Aim of the task:
Your answer should be each line of the entries that contains the word "United", copied in full.

Recorded data:
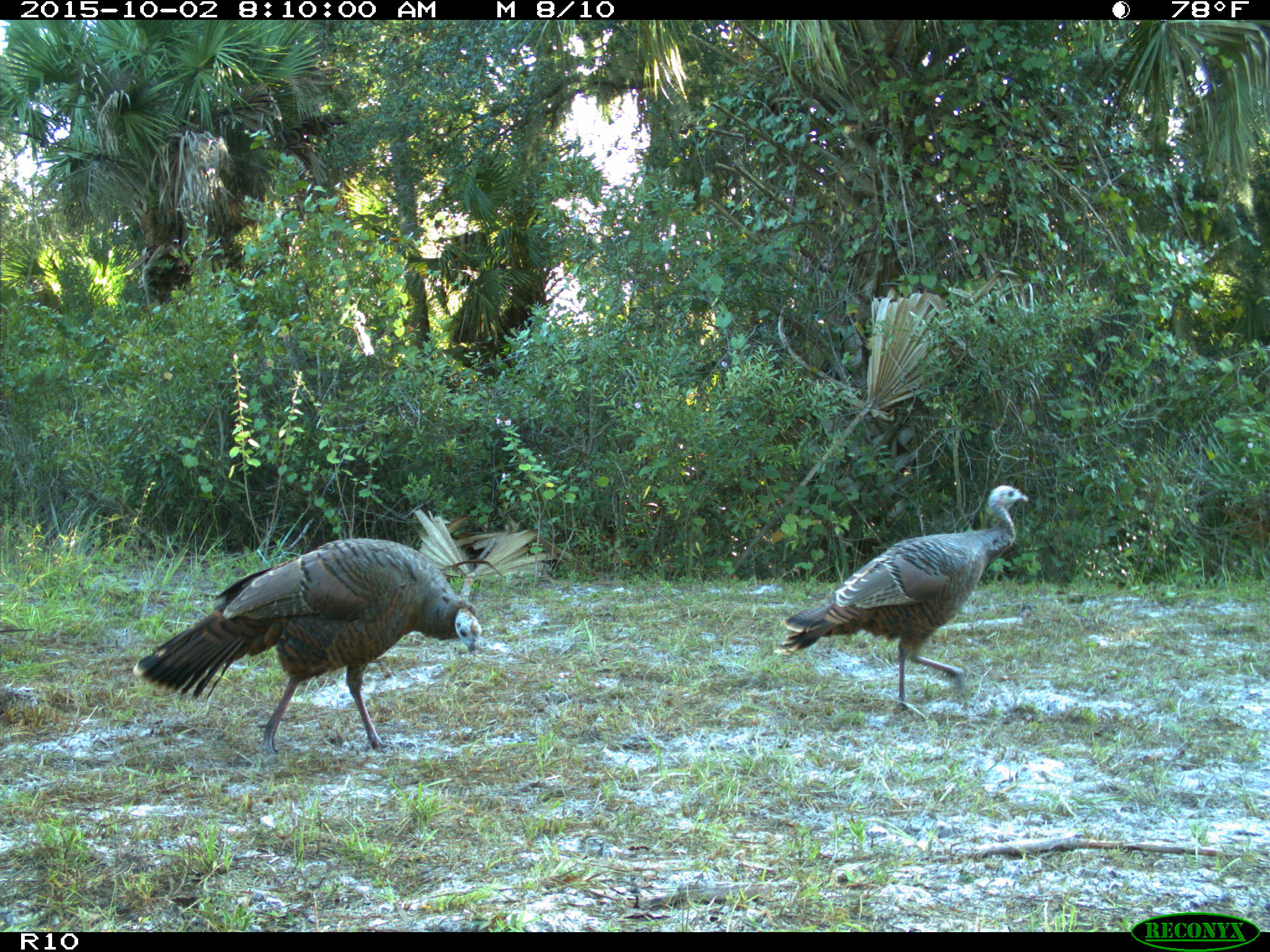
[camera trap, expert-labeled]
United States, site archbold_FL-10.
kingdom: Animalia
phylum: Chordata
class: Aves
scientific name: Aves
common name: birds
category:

==

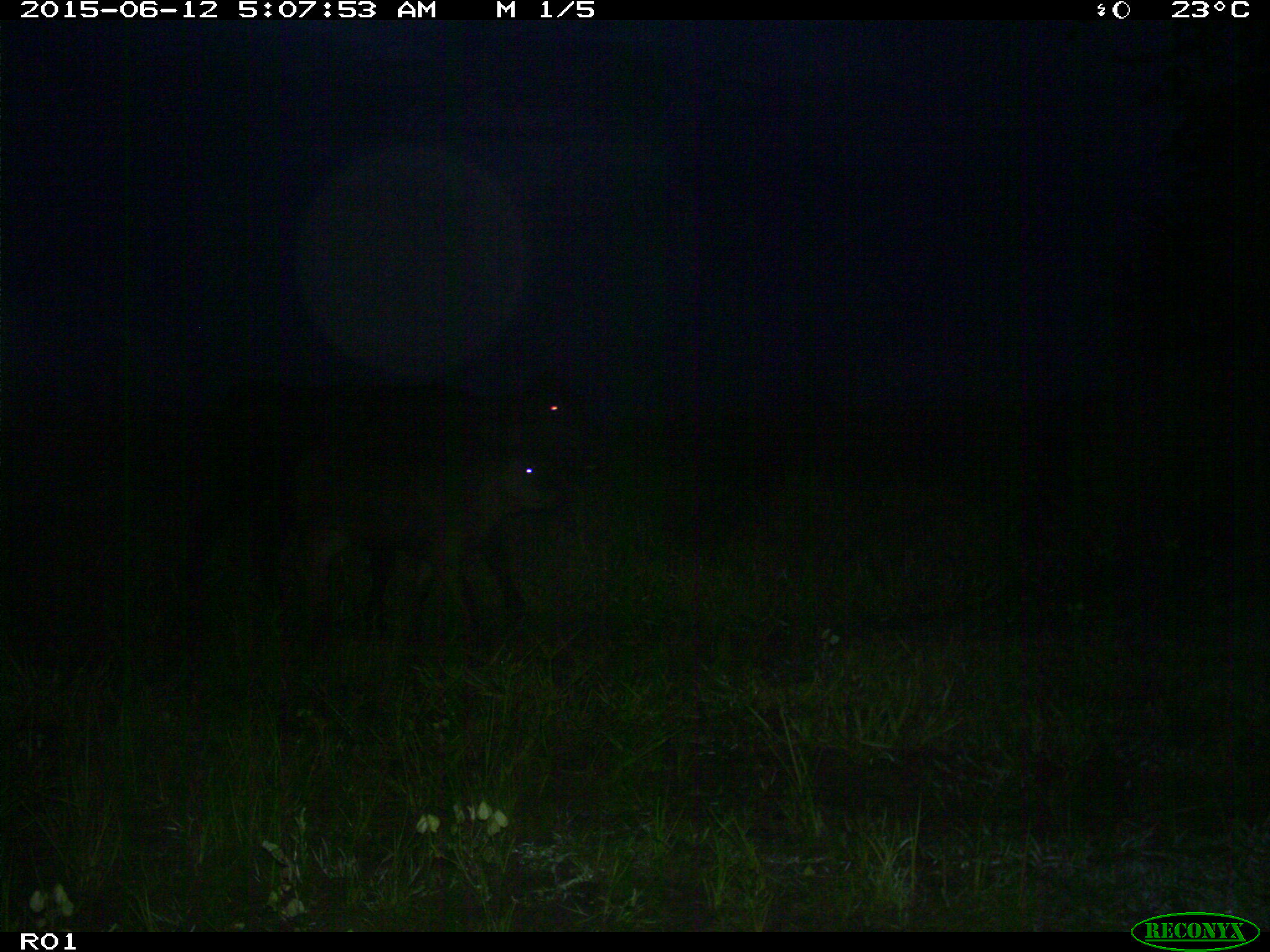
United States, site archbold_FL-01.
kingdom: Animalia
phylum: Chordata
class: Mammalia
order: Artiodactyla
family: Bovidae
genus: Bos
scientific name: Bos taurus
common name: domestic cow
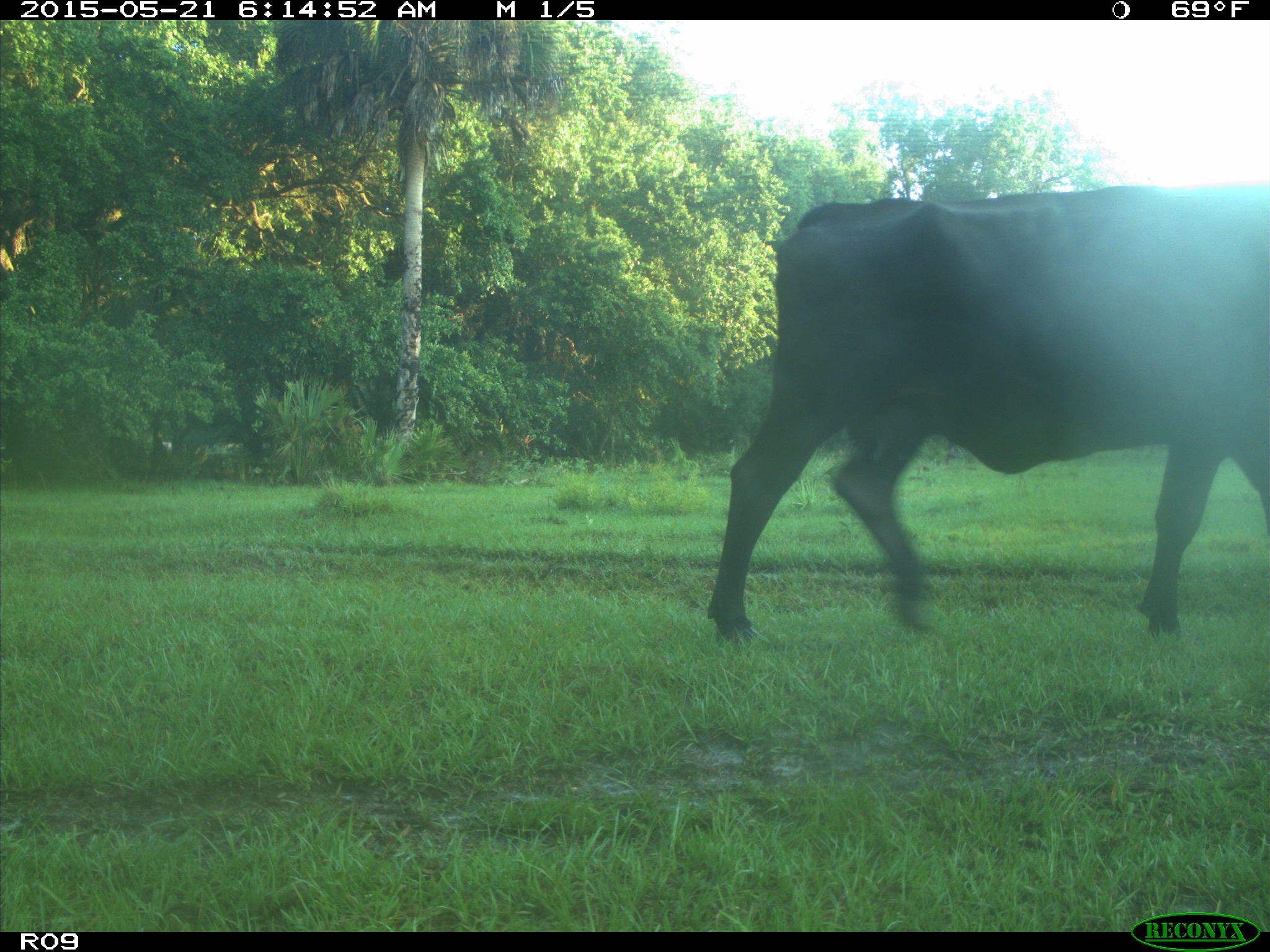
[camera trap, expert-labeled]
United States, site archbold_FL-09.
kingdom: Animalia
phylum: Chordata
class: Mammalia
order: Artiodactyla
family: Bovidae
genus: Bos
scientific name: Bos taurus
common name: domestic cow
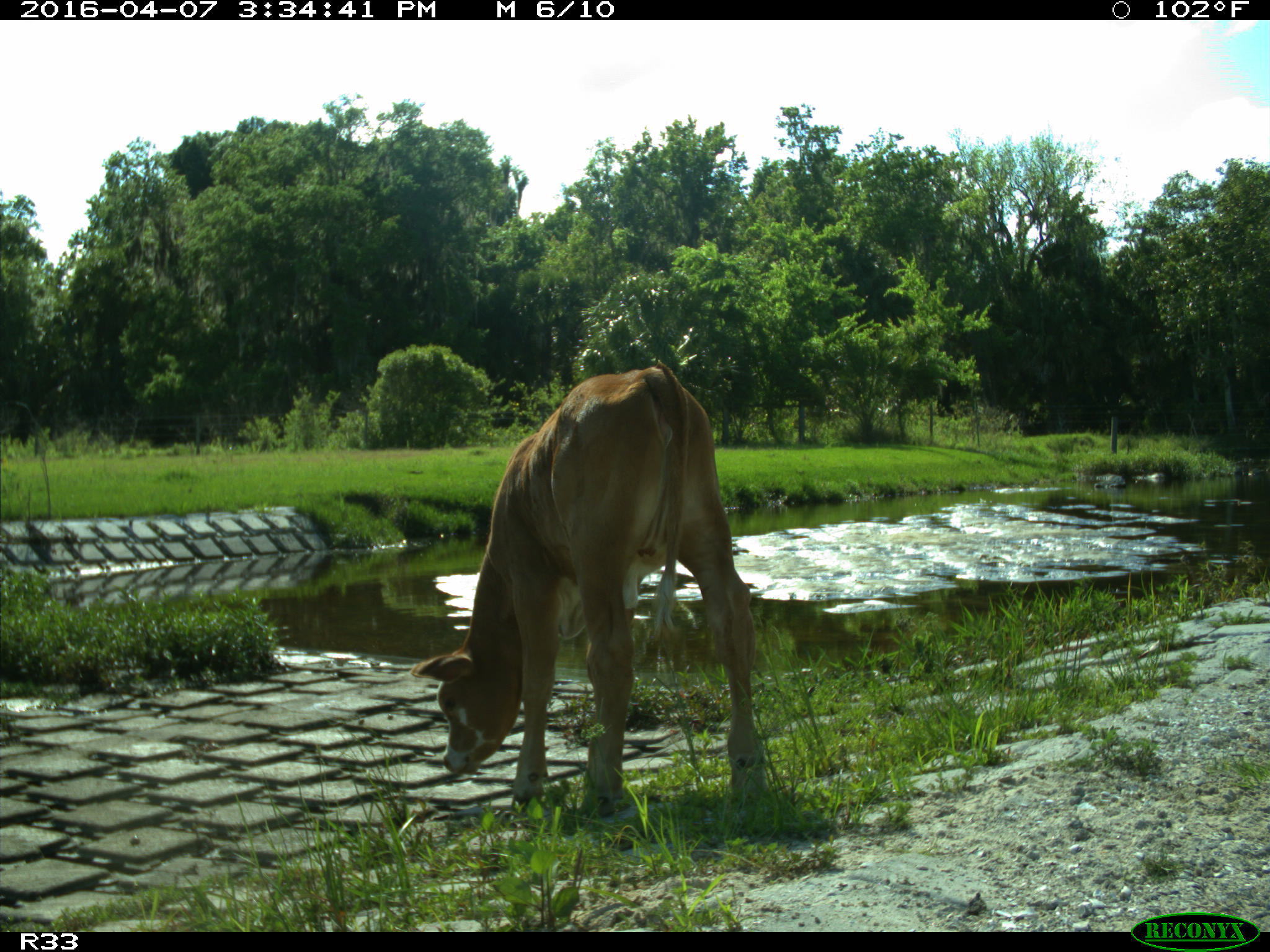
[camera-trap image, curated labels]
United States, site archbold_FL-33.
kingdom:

---

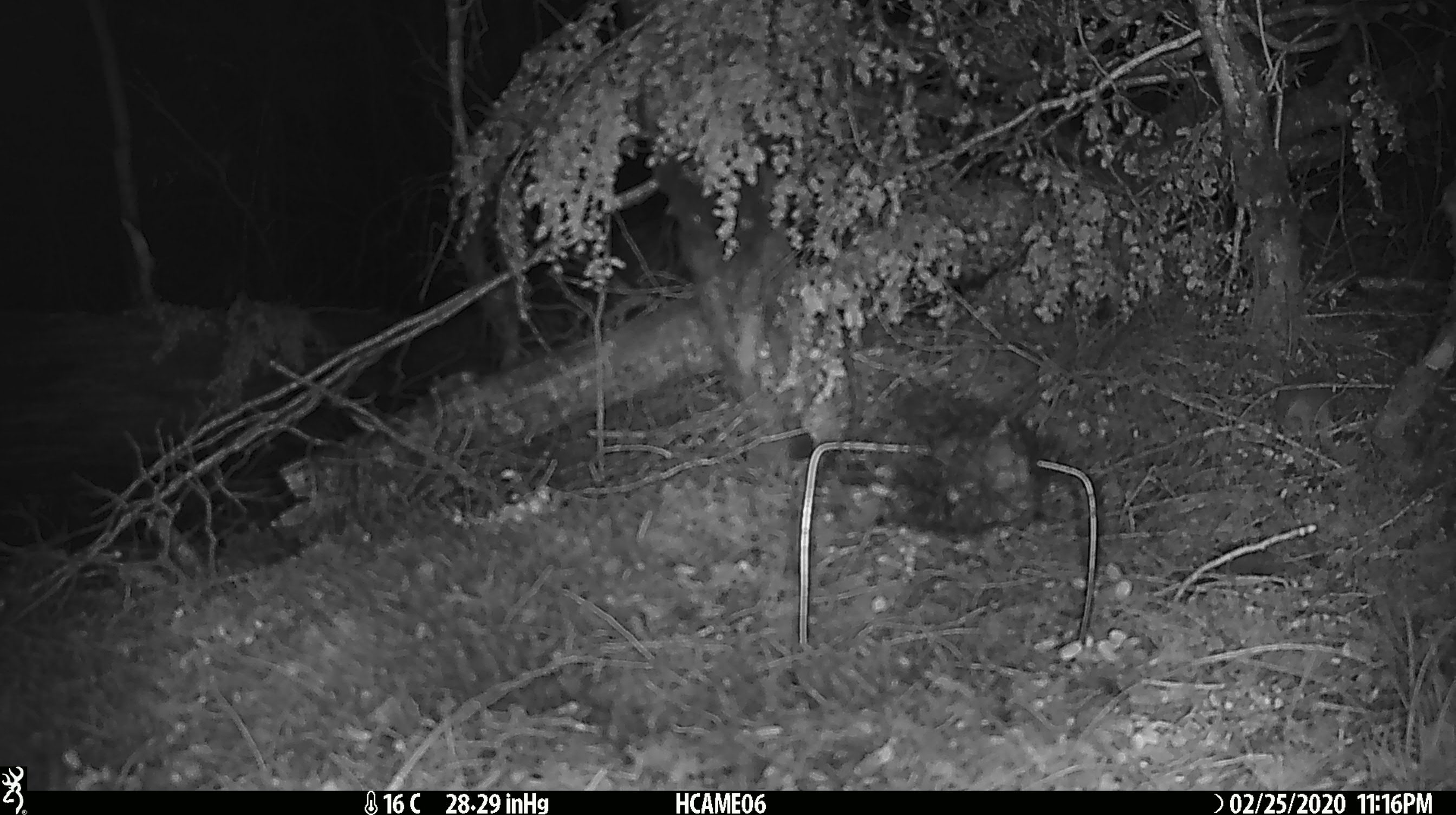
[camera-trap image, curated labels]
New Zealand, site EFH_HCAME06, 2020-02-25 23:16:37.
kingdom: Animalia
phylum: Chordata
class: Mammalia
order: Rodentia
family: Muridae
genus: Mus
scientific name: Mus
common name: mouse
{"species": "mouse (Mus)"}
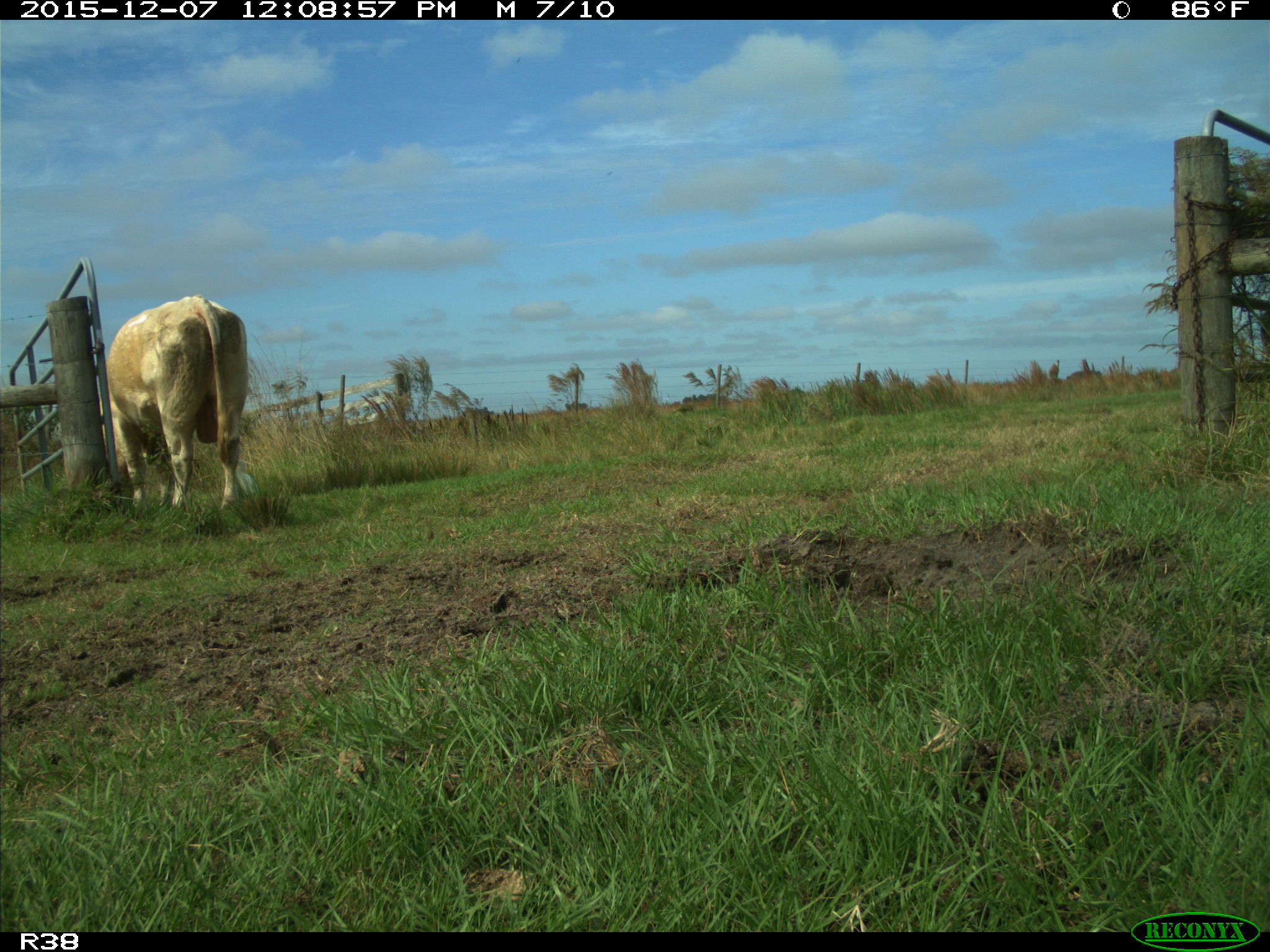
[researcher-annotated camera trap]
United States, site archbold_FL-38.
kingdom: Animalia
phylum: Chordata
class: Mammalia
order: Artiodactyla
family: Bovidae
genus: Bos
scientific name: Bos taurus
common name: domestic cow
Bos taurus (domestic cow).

Answer for the task:
United States, site archbold_FL-10.
United States, site archbold_FL-01.
United States, site archbold_FL-09.
United States, site archbold_FL-33.
United States, site archbold_FL-38.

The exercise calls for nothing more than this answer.